--- Start INPUT RECORDS ---

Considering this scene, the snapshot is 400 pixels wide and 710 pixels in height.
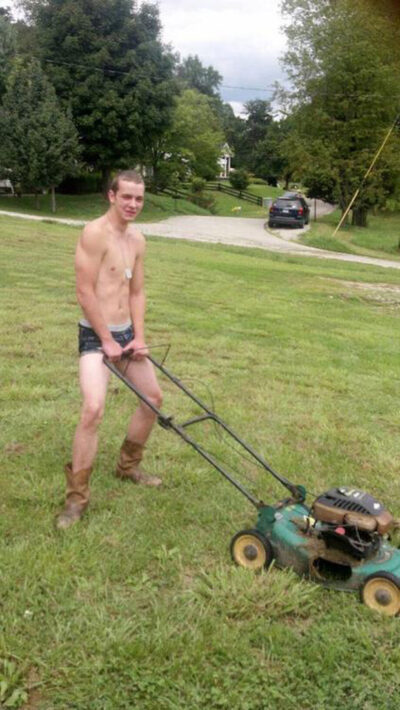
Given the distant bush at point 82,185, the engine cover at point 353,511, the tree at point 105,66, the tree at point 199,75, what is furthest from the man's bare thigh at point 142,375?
the tree at point 199,75

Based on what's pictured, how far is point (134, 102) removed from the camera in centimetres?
3556

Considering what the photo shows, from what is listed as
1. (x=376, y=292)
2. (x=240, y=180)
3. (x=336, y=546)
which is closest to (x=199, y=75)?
(x=240, y=180)

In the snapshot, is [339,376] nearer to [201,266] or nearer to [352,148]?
[201,266]

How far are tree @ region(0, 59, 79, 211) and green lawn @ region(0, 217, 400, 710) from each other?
82.4 feet

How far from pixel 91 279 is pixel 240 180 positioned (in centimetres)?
5887

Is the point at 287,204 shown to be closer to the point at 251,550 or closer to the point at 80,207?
the point at 80,207

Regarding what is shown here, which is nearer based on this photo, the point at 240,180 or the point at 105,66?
the point at 105,66

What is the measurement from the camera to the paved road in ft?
85.4

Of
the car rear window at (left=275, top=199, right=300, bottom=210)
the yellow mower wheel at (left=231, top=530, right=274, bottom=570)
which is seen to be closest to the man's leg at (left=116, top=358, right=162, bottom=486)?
the yellow mower wheel at (left=231, top=530, right=274, bottom=570)

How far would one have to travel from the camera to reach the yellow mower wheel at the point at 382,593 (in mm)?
3033

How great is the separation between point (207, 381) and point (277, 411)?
3.22ft

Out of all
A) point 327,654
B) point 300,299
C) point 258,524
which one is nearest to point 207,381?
point 258,524

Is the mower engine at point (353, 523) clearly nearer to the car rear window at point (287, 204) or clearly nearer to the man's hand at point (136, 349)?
the man's hand at point (136, 349)

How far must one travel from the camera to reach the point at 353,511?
3.22 metres
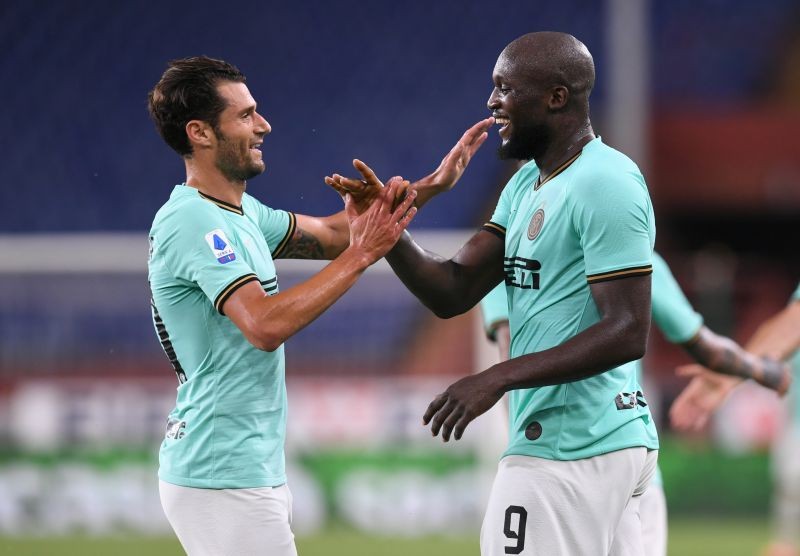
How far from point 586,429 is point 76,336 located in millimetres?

--- End INPUT RECORDS ---

### PROBLEM STATEMENT
Copy every entry above word for word, omitting the pictures.

### ANSWER TO THE TASK
Considering this scene, the snapshot is 400 pixels wide and 710 pixels in height.
Given the distant bush at point 82,185, the engine cover at point 353,511, the tree at point 105,66, the tree at point 199,75, what is furthest from the man's bare thigh at point 142,375?
the tree at point 199,75

Based on what's pictured, how far is point (134, 102) removed from the camera in centimetres?
3556

Considering what the photo shows, from what is listed as
1. (x=376, y=292)
2. (x=240, y=180)
3. (x=336, y=546)
which is closest to (x=199, y=75)?
(x=240, y=180)

In the snapshot, is [339,376] nearer to [201,266] or nearer to [352,148]?
[201,266]

How far are tree @ region(0, 59, 79, 211) and green lawn @ region(0, 217, 400, 710) from each other?
82.4 feet

How far from pixel 91 279 is pixel 240 180 positioned (in centimetres)?
5887

Is the point at 287,204 shown to be closer to the point at 251,550 or closer to the point at 80,207?
the point at 80,207

Regarding what is shown here, which is nearer based on this photo, the point at 240,180 or the point at 105,66?
the point at 105,66

What is the measurement from the camera to the paved road in ft?
85.4

Of
the car rear window at (left=275, top=199, right=300, bottom=210)
the yellow mower wheel at (left=231, top=530, right=274, bottom=570)
which is seen to be closest to the man's leg at (left=116, top=358, right=162, bottom=486)?
the yellow mower wheel at (left=231, top=530, right=274, bottom=570)

How far would one have to travel from the camera to reach the yellow mower wheel at the point at 382,593 (in mm)?
3033

How great is the separation between point (207, 381) and point (277, 411)?
3.22ft

Out of all
A) point 327,654
B) point 300,299
C) point 258,524
which one is nearest to point 207,381?
point 258,524

Is the mower engine at point (353, 523) clearly nearer to the car rear window at point (287, 204) or clearly nearer to the man's hand at point (136, 349)?
the man's hand at point (136, 349)

How far must one travel from the camera to reach the point at 353,511?
3.22 metres
How far from point 586,429 is point 76,336 located in millimetres?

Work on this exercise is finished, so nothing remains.